Religious Discrimination - Meetings in Library

In 2004, Contra Costa County Library officials (Antioch, California) prohibited evangelist Hattie Hopkins from using a public room in the library for a service. The prohibition was based solely on the religious nature of the room's proposed use. She has had a long court battle to secure the right to use this room. Her attorney said, "This is a meeting room in a library that is basically open to about anything you can imagine, from meetings of political parties — the Democrats had meetings there — to tryouts for ‘American Idol’ to you name it, and that the only thing that was singled out were certain types of religious meetings."

The Supreme Court long ago said that public facilities open for general use could not have rules or policies that limited their use by religious groups. Yet the case has not been resolved until June of 2009 when the District Court said the library had to allow religious use of this facility. In this particular case, the U.S. Department of Justice filed a friend of the court brief supporting Hattie's position.

This would not be so interesting if the library had policies that restricted various types of use that included religious meetings.
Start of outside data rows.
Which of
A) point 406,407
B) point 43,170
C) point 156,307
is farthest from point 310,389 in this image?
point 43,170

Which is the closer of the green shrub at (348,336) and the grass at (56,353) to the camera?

But to prohibit only religious use is not "avoiding an establishment of religion" (not that libraries are required to avoid that); it is simply discrimination based on religion.

Read the first part of story here, which is to the point when the 9th Circuit Court of Appeals declined to hear her case:

ADF attorneys to appeal California equal access library case to U.S. Supreme Court

Then you can see the final chapter here, where she won the case (with the help of the Alliance Defense Fund):

Long court battle ends in evangelist’s favor

Read another article about this story from the California Catholic Daily

We can be thankful there are groups like the ADF who will help people who could not otherwise afford to fight for their rights.